Texte source:
Et tout cela sans être critique,
mais être réellement « heureux » d’avoir selon eux, « réussi » dans la vie (du fait de s’être fait un nom, de s’être fait connaître et ainsi de l’argent)
et non avoir mal fini c’est à dire être “mauvais” ou … comme tout ces « jaloux » qui ont « raté » leur vie ou qui n’ont pas, comme eux réussi leurs vies (ça a ainsi une option sur eux, en revanche ils sont sûr d’être mieux que ceux qui ont « rien »).

C’est « bien » fait ; monté.

Des idoles qui fait que les gens se sont détournés de la morale (et non de la « religion » car derrière une religion il y avait surtout l’intention de s’élever. Et non de devenir une personne hors du commun  c’est à dire un personnage de fiction et/ou de Marvel).
Mais également se détourner de tout mouvement nationaliste. Pour ne plus être attaché réellement à leur terre, c’est à dire à leur racine ou à leur culture.
La terre (la nation est diaboliser par ce qui les possède, commande … avec le spectre du nationalisme)
et la religion (qui n’est pas rationnel et ainsi inutile ; c’est de la superstition)
sont ainsi réellement diaboliser (détester et/ou oublier) par ceux qui sont là,
pour garder la main sur ce qui leur appartient (leur chasse gardée).
Pour ne pas perdre ça (le « pouvoir »)
car ce serait sinon concrètement la fin pour eux.
Et ça ils ne le toléreraient pas puisque le monde leur appartient,
ou l’avenir est devant eux … soit-disant).

Plus dure ! sera la « chute »
sans que monde soit désolé …

C’est « bien » de vouloir joué à ça (avec ça)
encore faut-il le saisir (ne pas se brûler)
… à force de trop s’avancer (d’abuser)
et ainsi ne pas le voir venir (le permettre).

Ça est impossible a saisir,
et ce n’est pas en ayant raison du monde,
qu’ils arriveront à le saisir,
à saisir ce qui les aura,
du fait de ne pas avoir été là pour le reconnaître à temps (être juste),
pour continuer à se figurer ça (à avoir le “pouvoir”) à paraître légitime (à rester en « haut » dans leur tête … c’est à dire avoir eu réellement le sentiment d’être des personnes “à part”
des gens de “valeurs” … “exceptionnels”
du fait tout simplement d’abuser pour s’en convaincre
sans avoir saisi ça,
et ainsi le permettre.

Ils avaient déjà perdu,
avant de commencer à jouer à ça,
sans voir le mal
mais réellement un intérêt.

Lignes extraites:

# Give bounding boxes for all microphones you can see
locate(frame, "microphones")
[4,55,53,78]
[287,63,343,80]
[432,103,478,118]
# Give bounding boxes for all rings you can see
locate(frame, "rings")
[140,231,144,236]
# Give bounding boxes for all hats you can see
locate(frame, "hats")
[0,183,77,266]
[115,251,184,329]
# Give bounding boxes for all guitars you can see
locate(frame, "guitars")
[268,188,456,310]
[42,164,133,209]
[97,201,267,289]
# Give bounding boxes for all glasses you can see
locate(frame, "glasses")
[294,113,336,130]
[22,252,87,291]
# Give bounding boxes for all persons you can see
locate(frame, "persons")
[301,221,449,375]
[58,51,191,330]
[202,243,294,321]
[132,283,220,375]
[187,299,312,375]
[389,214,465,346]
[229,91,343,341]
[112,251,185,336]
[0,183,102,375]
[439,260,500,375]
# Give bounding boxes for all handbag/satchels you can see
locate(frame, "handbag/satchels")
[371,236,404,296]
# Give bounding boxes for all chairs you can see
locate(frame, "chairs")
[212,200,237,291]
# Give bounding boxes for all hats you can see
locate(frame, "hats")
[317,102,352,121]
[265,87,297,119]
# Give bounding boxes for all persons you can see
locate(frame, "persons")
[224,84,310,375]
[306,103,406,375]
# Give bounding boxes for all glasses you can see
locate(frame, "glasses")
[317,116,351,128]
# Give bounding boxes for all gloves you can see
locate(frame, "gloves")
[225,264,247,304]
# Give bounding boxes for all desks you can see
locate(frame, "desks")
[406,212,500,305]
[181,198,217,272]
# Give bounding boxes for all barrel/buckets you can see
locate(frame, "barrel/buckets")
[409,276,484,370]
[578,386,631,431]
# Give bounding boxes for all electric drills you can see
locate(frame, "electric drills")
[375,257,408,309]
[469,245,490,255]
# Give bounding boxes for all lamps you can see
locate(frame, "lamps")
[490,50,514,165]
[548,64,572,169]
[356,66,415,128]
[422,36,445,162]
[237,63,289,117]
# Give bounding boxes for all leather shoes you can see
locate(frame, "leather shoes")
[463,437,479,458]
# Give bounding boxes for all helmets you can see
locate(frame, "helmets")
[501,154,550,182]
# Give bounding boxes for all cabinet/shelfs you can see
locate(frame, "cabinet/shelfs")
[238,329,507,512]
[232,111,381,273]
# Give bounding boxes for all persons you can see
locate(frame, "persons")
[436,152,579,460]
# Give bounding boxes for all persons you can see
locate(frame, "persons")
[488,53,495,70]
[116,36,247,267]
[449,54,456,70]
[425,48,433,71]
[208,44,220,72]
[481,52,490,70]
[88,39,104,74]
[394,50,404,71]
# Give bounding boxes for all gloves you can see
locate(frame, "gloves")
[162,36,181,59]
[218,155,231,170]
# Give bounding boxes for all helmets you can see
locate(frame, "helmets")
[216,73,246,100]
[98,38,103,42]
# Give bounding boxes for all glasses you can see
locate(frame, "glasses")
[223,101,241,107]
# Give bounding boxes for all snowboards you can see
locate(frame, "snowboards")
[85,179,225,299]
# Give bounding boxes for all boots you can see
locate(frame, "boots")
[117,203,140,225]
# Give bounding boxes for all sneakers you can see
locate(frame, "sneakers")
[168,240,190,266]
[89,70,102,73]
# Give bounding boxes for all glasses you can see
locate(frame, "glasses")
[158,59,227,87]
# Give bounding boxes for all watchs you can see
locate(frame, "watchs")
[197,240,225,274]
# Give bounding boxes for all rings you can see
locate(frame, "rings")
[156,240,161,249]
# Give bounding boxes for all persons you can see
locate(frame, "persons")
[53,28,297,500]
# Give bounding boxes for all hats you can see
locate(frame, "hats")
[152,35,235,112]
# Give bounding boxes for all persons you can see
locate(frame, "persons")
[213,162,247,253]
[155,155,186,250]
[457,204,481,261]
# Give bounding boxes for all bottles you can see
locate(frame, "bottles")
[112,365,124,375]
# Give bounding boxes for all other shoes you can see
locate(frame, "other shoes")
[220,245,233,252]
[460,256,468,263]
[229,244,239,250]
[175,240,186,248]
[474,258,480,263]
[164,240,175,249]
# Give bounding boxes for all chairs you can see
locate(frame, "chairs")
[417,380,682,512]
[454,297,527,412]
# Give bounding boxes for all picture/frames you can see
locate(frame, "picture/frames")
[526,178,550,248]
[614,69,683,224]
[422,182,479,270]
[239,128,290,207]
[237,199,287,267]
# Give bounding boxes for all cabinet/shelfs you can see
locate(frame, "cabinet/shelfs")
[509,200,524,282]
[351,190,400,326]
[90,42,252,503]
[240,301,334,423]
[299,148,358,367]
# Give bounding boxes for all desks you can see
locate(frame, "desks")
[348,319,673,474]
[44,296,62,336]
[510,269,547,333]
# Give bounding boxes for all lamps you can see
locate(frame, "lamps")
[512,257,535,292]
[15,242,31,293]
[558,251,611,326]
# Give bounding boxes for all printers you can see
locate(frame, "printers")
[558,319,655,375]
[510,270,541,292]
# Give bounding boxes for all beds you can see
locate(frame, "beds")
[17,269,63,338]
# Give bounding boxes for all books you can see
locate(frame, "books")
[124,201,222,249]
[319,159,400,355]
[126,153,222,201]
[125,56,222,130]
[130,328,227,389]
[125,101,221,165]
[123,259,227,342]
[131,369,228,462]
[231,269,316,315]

Consignes:
(1) D'après le texte source, de quoi les idoles ont-elles détourné les gens ?
(2) Continuez le texte source à la suite de sa dernière phrase.

Résultats attendus:
(1) De la morale, et également de tout mouvement nationaliste.

(2)
En étant ainsi inconscient de ça,
pour continuer à « briller » (à prendre de l’importance, de la « hauteur » tout en désolant, abuser les gens).
Et ne pas le reconnaître
puisque le monde continuait à marcher,
à leur profiter.

Et comme ils sont en toc,
c’est juste le fait que les gens adhéraient,
que ça leur renvoyait réellement l’idée d’être « à part »
raison pour laquelle,
ils ne vont réellement pas comprendre
ce qui va ressortir pour les avoir.
Pour perdre ce qui était pour eux,
acquis (un fait entendu pour tout le monde).

Les idoles permettent d’écarter les gens
de la morale et de leur racine (terre)
pour ne pas perdre ça (posséder, exploiter les gens).

Le capitalisme arrive à couper les gens d’eux-mêmes
sans que les gens arrivent réellement à le saisir (à se détacher de ce qui les charme, possède)
puisque c’est « bien » fait.

La capitalisme, c’est juste pour permettre à certains …
de se dire que le monde,
l’avenir leur appartient (est à eux).
Pour renforcer leur sort (sentiment d’être « bien », d’être « culte », d’être « sans pareil »)
et se couper en réalité d’eux-mêmes.
Ça ne peut pas ainsi revenir aux gens (les gens ne peuvent pas s’y retrouver après avoir marché, puisque c’est le but).
Les gens alors leur appartiennent (marchent)
pour que ça ne leur échappe pas (pour rester des gens « à part », des gens accomplis qui ne perdent pas le nord … qui restent “sûr” d’eux, “aux commandes” et ainsi qu’ils paraissent réellement “légitime”).